A Lower Bound Technique for Communication in BSP

TL;DR

This paper introduces a new lower bound technique for communication complexity in the BSP model, based on the switching potential of DAGs, applicable to FFT, sorting networks, and other models.

Contribution

It presents a novel method linking DAG switching potential to communication bounds, providing tight bounds for FFT and sorting networks, and extending to other computational models.

Findings

Tight lower bounds for FFT and sorting networks.

The switching potential effectively captures communication requirements.

The technique applies to models beyond BSP, like I/O and LPRAM.

Abstract

Communication is a major factor determining the performance of algorithms on current computing systems; it is therefore valuable to provide tight lower bounds on the communication complexity of computations. This paper presents a lower bound technique for the communication complexity in the bulk-synchronous parallel (BSP) model of a given class of DAG computations.
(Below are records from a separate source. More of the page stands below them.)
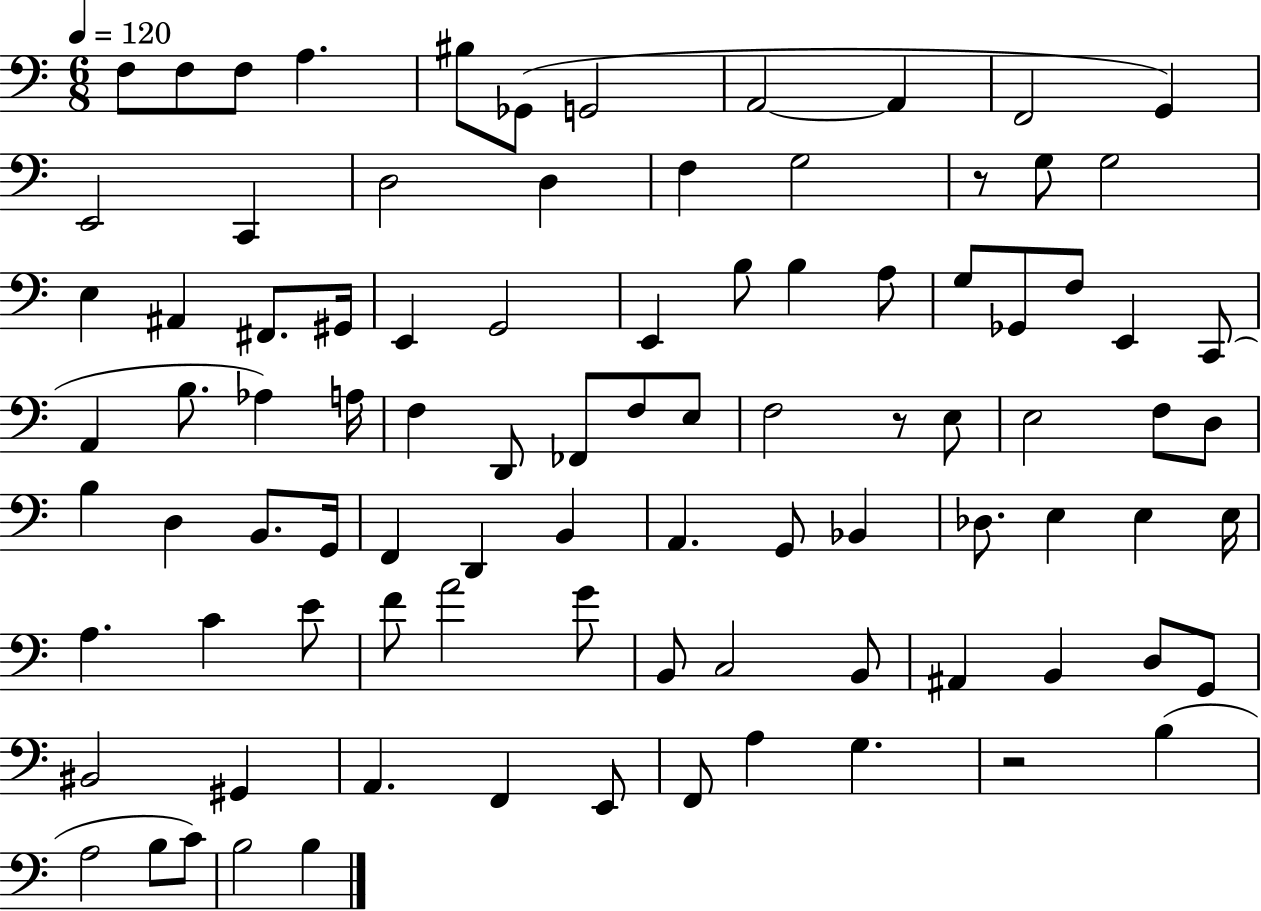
X:1
T:Untitled
M:6/8
L:1/4
K:C
F,/2 F,/2 F,/2 A, ^B,/2 _G,,/2 G,,2 A,,2 A,, F,,2 G,, E,,2 C,, D,2 D, F, G,2 z/2 G,/2 G,2 E, ^A,, ^F,,/2 ^G,,/4 E,, G,,2 E,, B,/2 B, A,/2 G,/2 _G,,/2 F,/2 E,, C,,/2 A,, B,/2 _A, A,/4 F, D,,/2 _F,,/2 F,/2 E,/2 F,2 z/2 E,/2 E,2 F,/2 D,/2 B, D, B,,/2 G,,/4 F,, D,, B,, A,, G,,/2 _B,, _D,/2 E, E, E,/4 A, C E/2 F/2 A2 G/2 B,,/2 C,2 B,,/2 ^A,, B,, D,/2 G,,/2 ^B,,2 ^G,, A,, F,, E,,/2 F,,/2 A, G, z2 B, A,2 B,/2 C/2 B,2 B,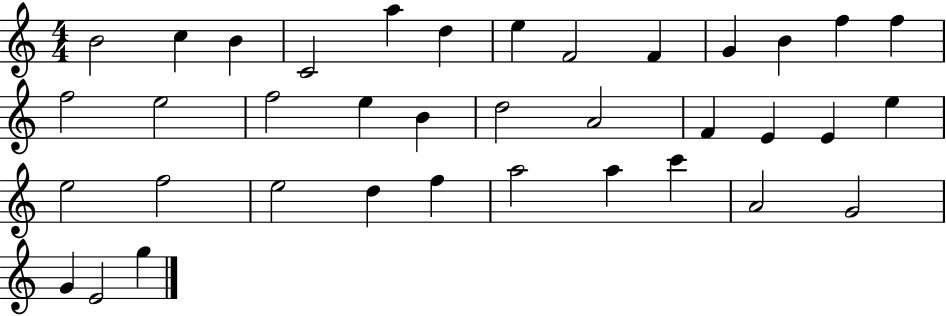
{
  \clef treble
  \numericTimeSignature
  \time 4/4
  \key c \major
  b'2 c''4 b'4 | c'2 a''4 d''4 | e''4 f'2 f'4 | g'4 b'4 f''4 f''4 | \break f''2 e''2 | f''2 e''4 b'4 | d''2 a'2 | f'4 e'4 e'4 e''4 | \break e''2 f''2 | e''2 d''4 f''4 | a''2 a''4 c'''4 | a'2 g'2 | \break g'4 e'2 g''4 | \bar "|."
}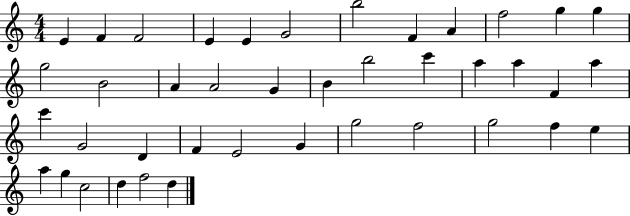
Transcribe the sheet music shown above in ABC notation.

X:1
T:Untitled
M:4/4
L:1/4
K:C
E F F2 E E G2 b2 F A f2 g g g2 B2 A A2 G B b2 c' a a F a c' G2 D F E2 G g2 f2 g2 f e a g c2 d f2 d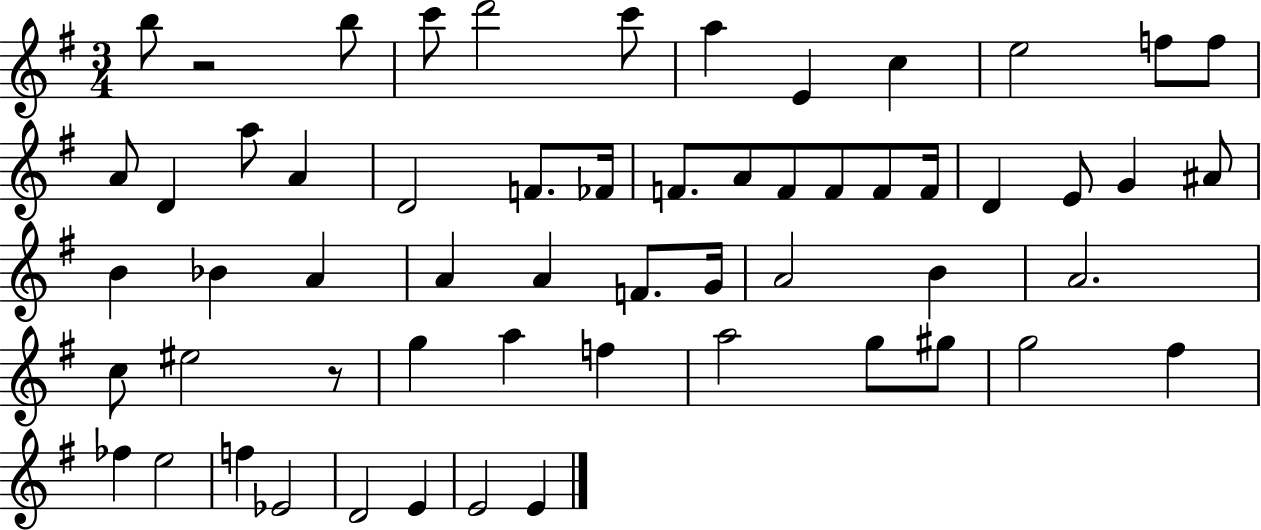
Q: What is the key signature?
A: G major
The derived bound is expressed in terms of the switching potential of a DAG, that is, the number of permutations that the DAG can realize when viewed as a switching network. The proposed technique yields tight lower bounds for the fast Fourier transform (FFT), and for any sorting and permutation network. A stronger bound is also derived for the periodic balanced sorting network, by applying this technique to suitable subnetworks. Finally, we demonstrate that the switching potential captures communication requirements even in computational models different from BSP, such as the I/O model and the LPRAM.